#### Consignes
(1) D'après l'entretien, quel joueur a été expulsé lors de la victoire contre le Celta en Copa del Rey ?
(2) Dressez la liste de tous les joueurs que Nayim nomme dans ses réponses de l'entretien.
(3) Recopiez le passage de l'entretien qui commence par « Nayim : Oui, très » et se poursuit jusqu'à « Saragosse contre Cartagène. ».

== Extrait

FMB : Trente ans sont passés depuis votre victoire en Coupe des Coupes et votre but icônique. C'est passé vite ?
Nayim : Oui, très vite. Le temps file et il faut en profiter le plus possible.
FMB : Vous avez prévu des festivités avec vos coéquipiers de l'époque ?
On va faire un dîner avec tous ceux qui sont dans le coin, car certains sont loin et ne pourront pas venir. On va passer un bon moment et ensuite on ira sûrement voir le match de Saragosse contre Cartagène.
FMB : Prenons la direction des années 90 ! L'épopée en Coupe des Coupes débute dès la saison antérieure, avec la victoire aux tirs au but contre le Celta en Copa del Rey au Vicente-Calderón (0-0, 5 t.à.b. à 4). Quel souvenir gardez-vous de ce premier trophée ?
Le souvenir de nos supporters toujours loyaux, toujours à nous encourager au maximum. Du match en lui-même, je me souviens qu'on s'est compliqué la vie avec l'expulsion de Santi Aragón, d'autant qu'on ne jouait pas très bien. Le Celta avait une belle équipe, un grand gardien en la personne de Santiago Cañizares. Nous avons eu la chance d'arriver à la séance de tirs au but après une énorme parade d'Andoni Cedrún. Notre victoire devait être écrite et elle nous a permis de disputer la Coupe des Coupes.

====
== Lignes fournies

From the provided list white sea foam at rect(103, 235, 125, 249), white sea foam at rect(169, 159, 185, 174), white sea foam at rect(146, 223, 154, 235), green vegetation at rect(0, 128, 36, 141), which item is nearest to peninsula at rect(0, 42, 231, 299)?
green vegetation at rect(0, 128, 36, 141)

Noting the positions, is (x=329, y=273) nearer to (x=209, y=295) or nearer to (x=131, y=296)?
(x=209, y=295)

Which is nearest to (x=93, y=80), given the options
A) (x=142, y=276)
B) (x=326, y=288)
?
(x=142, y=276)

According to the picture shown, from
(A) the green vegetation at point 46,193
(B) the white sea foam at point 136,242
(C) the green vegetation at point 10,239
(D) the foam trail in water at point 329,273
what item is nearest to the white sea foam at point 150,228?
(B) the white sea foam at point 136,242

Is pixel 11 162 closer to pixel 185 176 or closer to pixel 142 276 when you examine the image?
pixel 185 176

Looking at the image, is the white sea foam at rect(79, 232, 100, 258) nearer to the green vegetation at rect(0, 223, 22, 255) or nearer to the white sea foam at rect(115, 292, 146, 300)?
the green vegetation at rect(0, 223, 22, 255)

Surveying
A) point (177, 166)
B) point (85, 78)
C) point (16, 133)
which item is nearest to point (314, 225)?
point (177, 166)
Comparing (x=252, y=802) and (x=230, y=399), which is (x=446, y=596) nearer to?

====
== Lignes fournies

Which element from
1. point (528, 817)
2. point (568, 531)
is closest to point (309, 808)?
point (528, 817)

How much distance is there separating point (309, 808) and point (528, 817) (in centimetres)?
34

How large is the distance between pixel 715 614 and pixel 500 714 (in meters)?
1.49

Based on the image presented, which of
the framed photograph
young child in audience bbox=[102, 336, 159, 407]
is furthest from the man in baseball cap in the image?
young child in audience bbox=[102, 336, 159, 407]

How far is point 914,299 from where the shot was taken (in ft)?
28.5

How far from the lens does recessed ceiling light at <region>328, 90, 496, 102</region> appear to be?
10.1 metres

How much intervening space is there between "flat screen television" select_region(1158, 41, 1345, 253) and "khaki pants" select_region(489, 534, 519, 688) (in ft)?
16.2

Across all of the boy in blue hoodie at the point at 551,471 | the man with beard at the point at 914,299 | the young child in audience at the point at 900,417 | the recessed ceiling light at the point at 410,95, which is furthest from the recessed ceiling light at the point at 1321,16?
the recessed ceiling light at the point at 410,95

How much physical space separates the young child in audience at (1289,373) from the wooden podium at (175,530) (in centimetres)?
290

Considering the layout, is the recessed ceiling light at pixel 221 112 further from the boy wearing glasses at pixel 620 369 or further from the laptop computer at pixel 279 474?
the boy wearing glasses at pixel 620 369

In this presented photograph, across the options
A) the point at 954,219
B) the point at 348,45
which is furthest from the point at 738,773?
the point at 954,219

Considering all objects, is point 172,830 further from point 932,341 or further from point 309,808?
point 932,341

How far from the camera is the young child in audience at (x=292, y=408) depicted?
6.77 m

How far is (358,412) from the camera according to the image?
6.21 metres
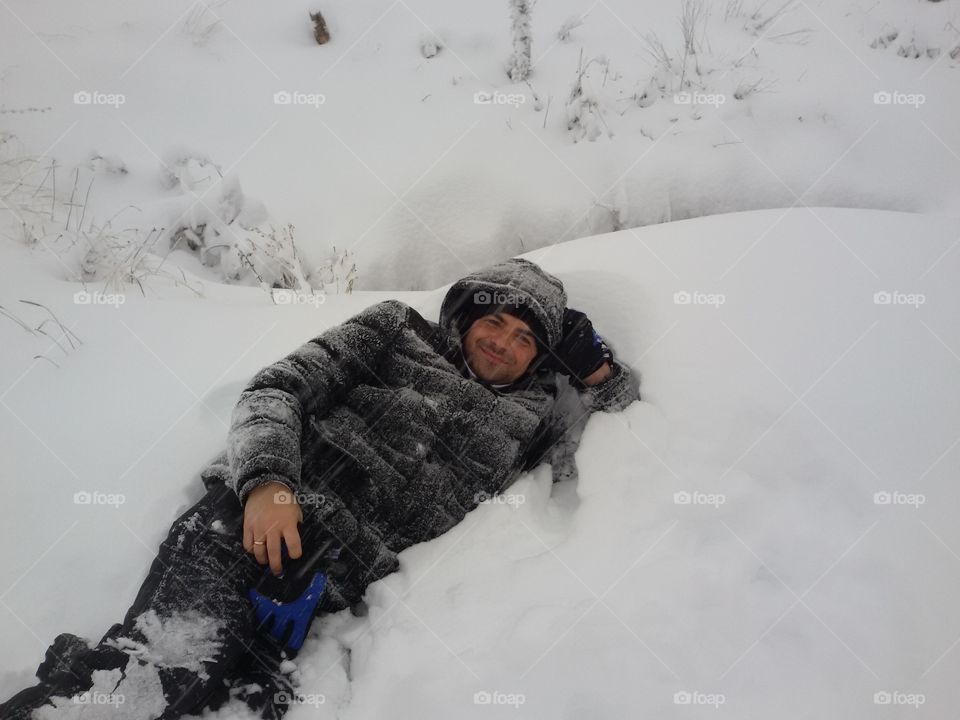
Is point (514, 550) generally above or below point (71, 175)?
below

====
== Lignes fournies

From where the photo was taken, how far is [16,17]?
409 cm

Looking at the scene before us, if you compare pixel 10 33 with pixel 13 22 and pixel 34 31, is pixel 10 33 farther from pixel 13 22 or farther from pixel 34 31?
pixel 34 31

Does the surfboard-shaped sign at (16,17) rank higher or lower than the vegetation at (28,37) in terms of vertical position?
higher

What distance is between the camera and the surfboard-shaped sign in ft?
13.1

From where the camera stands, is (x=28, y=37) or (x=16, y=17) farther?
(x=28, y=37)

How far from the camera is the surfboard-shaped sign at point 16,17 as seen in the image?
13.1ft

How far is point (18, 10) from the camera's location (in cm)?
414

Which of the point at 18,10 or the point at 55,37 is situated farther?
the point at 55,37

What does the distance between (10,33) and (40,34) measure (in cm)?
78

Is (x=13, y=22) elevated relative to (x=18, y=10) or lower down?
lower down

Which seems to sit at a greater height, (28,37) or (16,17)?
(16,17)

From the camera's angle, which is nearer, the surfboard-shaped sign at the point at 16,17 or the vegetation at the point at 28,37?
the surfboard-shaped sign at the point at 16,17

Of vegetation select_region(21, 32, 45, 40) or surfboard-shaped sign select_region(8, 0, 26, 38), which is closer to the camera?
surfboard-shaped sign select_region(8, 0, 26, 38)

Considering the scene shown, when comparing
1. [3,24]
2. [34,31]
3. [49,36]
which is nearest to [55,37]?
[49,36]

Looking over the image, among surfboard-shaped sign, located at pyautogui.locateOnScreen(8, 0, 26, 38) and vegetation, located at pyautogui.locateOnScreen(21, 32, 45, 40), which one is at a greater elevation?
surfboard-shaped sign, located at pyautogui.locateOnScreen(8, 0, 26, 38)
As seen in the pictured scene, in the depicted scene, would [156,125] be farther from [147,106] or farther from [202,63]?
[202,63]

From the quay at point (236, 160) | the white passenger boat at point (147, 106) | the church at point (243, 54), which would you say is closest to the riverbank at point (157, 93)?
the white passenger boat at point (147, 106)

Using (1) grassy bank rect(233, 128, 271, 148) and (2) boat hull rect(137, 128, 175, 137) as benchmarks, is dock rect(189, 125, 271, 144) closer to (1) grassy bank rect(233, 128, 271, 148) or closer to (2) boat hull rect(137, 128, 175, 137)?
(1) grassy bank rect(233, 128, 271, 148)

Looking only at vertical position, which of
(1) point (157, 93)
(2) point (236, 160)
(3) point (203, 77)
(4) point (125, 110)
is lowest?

====

#### Réponses attendues
(1) Santi Aragón.

(2) Santi Aragón, Santiago Cañizares, Andoni Cedrún

(3)
Nayim : Oui, très vite. Le temps file et il faut en profiter le plus possible.
FMB : Vous avez prévu des festivités avec vos coéquipiers de l'époque ?
On va faire un dîner avec tous ceux qui sont dans le coin, car certains sont loin et ne pourront pas venir. On va passer un bon moment et ensuite on ira sûrement voir le match de Saragosse contre Cartagène.